Metin:
Birleşmiş Milletler Eğitim, Bilim ve Kültür Örgütü’nün (UNESCO) yükseköğretim akademik personelinin durumuna ilişkin tavsiyesi (11.11.1997) gereği olarak akademik personelin vatandaşlık haklarını kullanmasından dolayı herhangi bir ceza almaması; ayrıca “keyfi bir şekilde yakalanmama(sı) ve gözaltına alınmama(sı), işkenceye, zalim, insanlık dışı ve haysiyet kırıcı muameleye tabi tutulmama(sı)” gerektiği halde öğretim elemanlarının darp edilerek gözaltına alınması, üstelik bir de haklarında soruşturma açılmasının hukuksuz olduğuna dikkat çekilen açıklamada, soruşturmalarla ilgili diğer hukuksuzluklar da şöyle sıralandı:
“- Öğretim elemanlarımıza tebliğ edilen soruşturma belgelerinde, hangi eylemin ve ifadenin suç teşkil ettiğine, yönetmeliğin hangi maddesine göre suç isnat edildiğine ve bu isnatlara karşı başvurulabilecek itiraz mekanizmalarının neler olduğuna dair hiç bir bilgi bulunmamaktadır. Hukuk devletinde suç ve cezaların kanuniliği ilkesi gereği soruşturma kapsamında suç unsuru teşkil eden ifadelerin neler olduğu açıkça belirtilmeli ve bu ifadelerin hangi düzenlemelere aykırılık teşkil ettiği de gerekçeleri ile açıklanmalıdır. Soruşturma dosyasının bu ciddiyetten uzak ve keyfi niteliği nedeniyle öğretim elemanları, savunma haklarının en temel gereklerini bile kullanmaktan mahrum bırakılmaktadır. Bu da hem adil yargılanma hakkına hem de ceza usul hukukunun ilkelerine aykırıdır.

Sağlanan materyal:
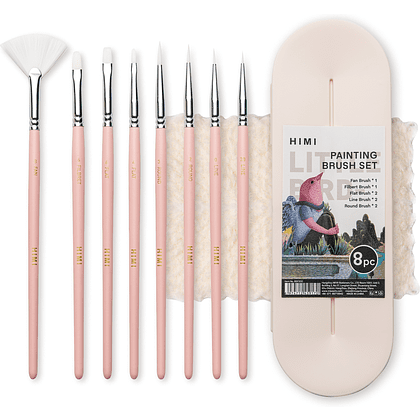 Набор кистей для рисования "Himi Little Bird", синтетика, 8 шт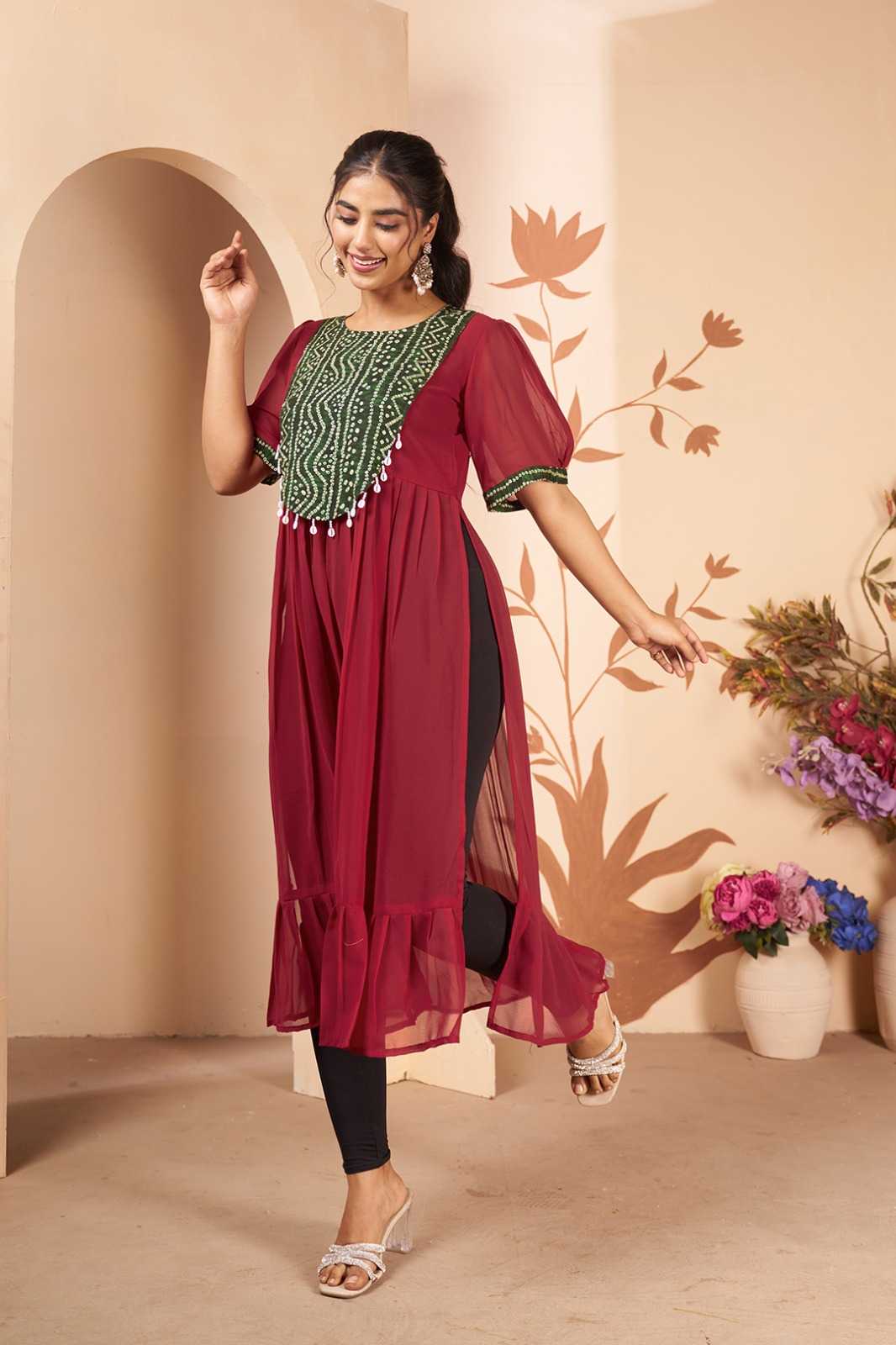 YNF Wholesale Georgette Designer Kurtis  | Surat Manufacturer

Bilgilerden yararlanarak:
1 – Metne göre öğretim elemanları neden savunma haklarının en temel gereklerini bile kullanamıyor? Bir ile üç cümle arasında açıklayın.
2 – Metne göre aşağıdaki soruları yanıtlayın:
(a) Akademik personelin durumuna ilişkin UNESCO tavsiyesinin tarihi nedir?
(b) Hukuk devletinde hangi ilke gereği suç unsuru teşkil eden ifadelerin açıkça belirtilmesi gerekir?
(c) Öğretim elemanlarının savunma haklarından mahrum bırakılması hangi hak ve ilkelere aykırıdır?

Görevlere göre yanıtlar:
1 – Soruşturma dosyası ciddiyetten uzak ve keyfi olduğu için öğretim elemanları bu haklarını kullanamıyor. Onlara tebliğ edilen belgelerde hangi eylemin ve ifadenin suç teşkil ettiği, suçun yönetmeliğin hangi maddesine göre isnat edildiği ve bu isnatlara karşı hangi itiraz mekanizmalarına başvurulabileceği hakkında hiçbir bilgi bulunmuyor.

2 –
(a) 11.11.1997.
(b) Suç ve cezaların kanuniliği ilkesi.
(c) Adil yargılanma hakkına ve ceza usul hukukunun ilkelerine.